That suggests to me that small publishers may not actually be all that different from large publishers, at least in my experience.

12:55 PM  
Anonymous Eric Mayer said...

PPP has been great. I think our books have sold decently by their lights, particularly since historical mysteries don't have a huge market. But it isn't as if sales have skyrocketed from book to book. There's no way we would be working on a 7th book for a big publisher. No one gets to a 3rd book without huge, rising sales anymore, or so it seems. So yes, a small press can be different.

I'm sure if we had sold to St Martin's (say) we'd have had, at best two paperbacks, long since out of print and forgotten. With PPP we've had a nice series, with hardbacks in hundreds of libraries, and the trade paper editions are all still in print and will remain so. And of course we've had the fun and learning experience of writing all those books.

Actually we are far better off to have hooked up with PPP rather than a big publisher. But there is still that childhood fantasy that wants satisfying even though, as an adult, I realize it'd likely be a case of regretting getting what I'd wished for.

2:57 PM  
Anonymous Anonymous said...

Good column. Thanks for the link, Mark.

I've become a lot more philosophical about rejection. Of course that will be put to the test again soon, and we'll see how it goes. But I think writers, especially beginning or long time aspirers like me, need to stay focused on the positives of this whole process, and many of those positives depend on us. The one thing that is completely out of our control, prior to publication, is rejection. Submissions are under our control, the editing we do, the story structure, the characters, how we merge all the elements into a whole, whether we finish a manuscript, and whether we make it past the first two scenes to begin with.

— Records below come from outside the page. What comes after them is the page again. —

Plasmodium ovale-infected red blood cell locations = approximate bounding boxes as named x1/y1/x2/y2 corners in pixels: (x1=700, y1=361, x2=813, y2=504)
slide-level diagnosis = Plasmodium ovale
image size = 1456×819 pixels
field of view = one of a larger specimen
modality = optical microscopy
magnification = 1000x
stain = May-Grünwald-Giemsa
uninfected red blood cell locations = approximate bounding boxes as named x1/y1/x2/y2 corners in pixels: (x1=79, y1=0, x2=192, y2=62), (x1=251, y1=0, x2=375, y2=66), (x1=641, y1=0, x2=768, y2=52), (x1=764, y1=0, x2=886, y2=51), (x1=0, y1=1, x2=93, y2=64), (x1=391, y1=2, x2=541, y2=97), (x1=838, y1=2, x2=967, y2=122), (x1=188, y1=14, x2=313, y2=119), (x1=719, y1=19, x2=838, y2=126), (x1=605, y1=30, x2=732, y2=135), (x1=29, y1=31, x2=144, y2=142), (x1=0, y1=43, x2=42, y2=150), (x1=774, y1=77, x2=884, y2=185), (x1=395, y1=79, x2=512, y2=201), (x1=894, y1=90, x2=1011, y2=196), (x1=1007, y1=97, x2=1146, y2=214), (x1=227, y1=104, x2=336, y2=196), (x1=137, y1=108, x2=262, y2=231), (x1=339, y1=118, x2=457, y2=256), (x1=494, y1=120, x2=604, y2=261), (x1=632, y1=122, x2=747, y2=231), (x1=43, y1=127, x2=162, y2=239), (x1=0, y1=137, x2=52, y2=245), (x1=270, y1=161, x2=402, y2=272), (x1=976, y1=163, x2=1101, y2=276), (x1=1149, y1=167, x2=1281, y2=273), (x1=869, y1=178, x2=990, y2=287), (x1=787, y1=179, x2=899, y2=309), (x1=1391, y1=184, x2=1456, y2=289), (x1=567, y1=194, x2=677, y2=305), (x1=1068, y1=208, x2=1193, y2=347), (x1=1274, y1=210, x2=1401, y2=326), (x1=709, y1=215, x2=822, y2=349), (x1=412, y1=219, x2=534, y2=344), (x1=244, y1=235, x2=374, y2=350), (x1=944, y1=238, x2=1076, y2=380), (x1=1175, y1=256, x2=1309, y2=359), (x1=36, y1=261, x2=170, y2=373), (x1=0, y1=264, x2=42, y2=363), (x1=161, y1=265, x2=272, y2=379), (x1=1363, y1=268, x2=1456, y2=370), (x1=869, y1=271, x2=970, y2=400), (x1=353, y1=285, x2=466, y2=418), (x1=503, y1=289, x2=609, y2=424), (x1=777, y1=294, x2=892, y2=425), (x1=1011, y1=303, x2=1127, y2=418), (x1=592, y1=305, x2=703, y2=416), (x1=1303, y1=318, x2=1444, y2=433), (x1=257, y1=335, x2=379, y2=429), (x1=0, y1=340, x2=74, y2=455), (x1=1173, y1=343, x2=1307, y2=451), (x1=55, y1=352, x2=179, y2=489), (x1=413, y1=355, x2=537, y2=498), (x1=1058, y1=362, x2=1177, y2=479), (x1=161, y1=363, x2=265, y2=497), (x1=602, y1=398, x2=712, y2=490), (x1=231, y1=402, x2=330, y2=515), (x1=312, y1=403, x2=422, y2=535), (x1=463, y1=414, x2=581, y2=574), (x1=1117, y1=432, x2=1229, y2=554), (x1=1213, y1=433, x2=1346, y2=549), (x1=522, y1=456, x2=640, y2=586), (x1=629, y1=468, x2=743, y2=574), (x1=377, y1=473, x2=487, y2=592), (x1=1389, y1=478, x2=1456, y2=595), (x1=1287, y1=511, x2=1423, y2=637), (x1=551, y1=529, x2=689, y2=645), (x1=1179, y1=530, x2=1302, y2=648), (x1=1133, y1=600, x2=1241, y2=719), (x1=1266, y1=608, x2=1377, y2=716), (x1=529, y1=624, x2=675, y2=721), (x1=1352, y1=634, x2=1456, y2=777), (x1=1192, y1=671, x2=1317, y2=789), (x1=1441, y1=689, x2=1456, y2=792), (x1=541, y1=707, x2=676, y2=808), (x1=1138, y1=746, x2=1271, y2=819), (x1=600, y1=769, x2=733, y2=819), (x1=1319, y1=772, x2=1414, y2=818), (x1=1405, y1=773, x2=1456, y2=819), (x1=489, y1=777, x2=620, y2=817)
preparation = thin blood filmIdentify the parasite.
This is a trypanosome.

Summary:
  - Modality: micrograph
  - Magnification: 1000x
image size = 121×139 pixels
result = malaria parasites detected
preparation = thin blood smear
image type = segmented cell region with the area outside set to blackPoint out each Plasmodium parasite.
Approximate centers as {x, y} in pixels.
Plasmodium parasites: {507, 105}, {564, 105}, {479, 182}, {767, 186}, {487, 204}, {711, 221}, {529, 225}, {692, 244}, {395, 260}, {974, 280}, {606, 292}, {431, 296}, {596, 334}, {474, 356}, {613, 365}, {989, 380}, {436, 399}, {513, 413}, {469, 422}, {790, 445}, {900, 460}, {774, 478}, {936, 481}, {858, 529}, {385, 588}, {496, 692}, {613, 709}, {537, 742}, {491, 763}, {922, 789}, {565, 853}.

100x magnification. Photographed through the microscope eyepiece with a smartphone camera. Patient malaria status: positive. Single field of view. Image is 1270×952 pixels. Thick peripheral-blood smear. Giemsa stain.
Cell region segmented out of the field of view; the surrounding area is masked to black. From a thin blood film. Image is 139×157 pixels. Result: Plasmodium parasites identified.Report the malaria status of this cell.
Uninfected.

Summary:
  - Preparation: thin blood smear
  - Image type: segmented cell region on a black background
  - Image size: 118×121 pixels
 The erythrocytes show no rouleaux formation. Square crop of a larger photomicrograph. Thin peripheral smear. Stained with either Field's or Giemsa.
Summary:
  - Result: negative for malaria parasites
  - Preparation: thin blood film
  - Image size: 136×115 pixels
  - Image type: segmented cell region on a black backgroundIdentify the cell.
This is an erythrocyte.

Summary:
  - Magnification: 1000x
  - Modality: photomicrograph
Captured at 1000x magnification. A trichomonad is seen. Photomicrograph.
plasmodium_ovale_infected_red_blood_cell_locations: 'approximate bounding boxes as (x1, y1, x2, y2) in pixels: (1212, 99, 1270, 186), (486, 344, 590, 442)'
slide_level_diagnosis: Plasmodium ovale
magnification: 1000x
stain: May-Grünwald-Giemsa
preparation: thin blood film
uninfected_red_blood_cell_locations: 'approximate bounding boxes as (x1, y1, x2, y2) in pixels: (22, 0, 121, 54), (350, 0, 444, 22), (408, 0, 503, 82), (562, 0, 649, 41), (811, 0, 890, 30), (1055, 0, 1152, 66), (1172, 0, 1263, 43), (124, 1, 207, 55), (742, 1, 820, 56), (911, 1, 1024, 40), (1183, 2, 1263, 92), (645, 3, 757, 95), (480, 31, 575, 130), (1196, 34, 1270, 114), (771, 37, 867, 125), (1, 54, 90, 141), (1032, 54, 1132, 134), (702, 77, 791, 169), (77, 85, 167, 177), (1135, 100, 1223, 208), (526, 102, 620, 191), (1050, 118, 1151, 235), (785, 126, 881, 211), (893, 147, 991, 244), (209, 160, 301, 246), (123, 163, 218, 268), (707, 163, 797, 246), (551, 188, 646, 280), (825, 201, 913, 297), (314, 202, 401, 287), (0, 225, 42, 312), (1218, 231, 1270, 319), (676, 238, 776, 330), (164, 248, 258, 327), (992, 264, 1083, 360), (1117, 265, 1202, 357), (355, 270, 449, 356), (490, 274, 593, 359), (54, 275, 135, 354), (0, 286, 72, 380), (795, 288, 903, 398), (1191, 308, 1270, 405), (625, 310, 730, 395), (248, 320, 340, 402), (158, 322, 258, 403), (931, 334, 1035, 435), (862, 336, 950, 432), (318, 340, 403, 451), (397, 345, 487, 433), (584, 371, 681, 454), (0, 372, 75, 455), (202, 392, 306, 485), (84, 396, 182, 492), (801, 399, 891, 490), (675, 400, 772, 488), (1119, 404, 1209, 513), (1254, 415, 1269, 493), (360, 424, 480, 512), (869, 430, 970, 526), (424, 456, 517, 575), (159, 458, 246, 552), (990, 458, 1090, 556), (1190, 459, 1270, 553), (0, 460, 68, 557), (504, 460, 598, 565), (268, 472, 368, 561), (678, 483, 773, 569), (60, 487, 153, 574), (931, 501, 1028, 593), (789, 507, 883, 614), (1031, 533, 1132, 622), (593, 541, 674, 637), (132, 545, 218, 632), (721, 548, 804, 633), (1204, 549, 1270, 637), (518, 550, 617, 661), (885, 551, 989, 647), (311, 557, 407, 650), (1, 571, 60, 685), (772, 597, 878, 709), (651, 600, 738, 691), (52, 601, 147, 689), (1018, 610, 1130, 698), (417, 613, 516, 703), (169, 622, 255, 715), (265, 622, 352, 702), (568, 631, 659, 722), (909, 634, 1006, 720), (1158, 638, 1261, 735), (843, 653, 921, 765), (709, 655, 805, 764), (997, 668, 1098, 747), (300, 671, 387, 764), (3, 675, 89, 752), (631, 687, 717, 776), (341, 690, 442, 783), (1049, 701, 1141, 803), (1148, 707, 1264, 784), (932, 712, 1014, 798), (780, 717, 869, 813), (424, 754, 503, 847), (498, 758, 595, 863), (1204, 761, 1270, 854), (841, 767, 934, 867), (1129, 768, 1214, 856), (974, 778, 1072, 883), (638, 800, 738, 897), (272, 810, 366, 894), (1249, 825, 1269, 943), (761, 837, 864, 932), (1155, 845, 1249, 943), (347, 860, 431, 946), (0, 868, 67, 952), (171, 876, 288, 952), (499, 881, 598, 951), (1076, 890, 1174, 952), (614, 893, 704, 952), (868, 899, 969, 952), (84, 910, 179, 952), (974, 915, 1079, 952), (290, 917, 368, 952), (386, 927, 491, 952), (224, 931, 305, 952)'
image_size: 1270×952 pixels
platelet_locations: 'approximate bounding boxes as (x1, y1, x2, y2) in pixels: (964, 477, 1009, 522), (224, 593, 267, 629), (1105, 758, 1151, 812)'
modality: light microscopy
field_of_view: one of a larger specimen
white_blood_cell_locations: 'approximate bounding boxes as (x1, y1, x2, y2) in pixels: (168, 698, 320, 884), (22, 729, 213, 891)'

By the time we get to a rejection, we've at least gotten through those processes. That in itself is an accomplishment.

So I don't win the five-figure advance lottery, or become the next star of the bestseller lists. If I can get through a few rejections without losing my nerve, I'm accomplishing something most people don't bother to ever attempt. That's where I need to keep my focus.

5:54 PM  
Anonymous Barbara W. Klaser said...

That last comment was me -- and not to complain, but that's been happening a lot with Blogger blogs lately, after previewing/editing quite often the comment reverts to anonymous. It didn't used to happen. They've changed something in the set up. Just so you'll know.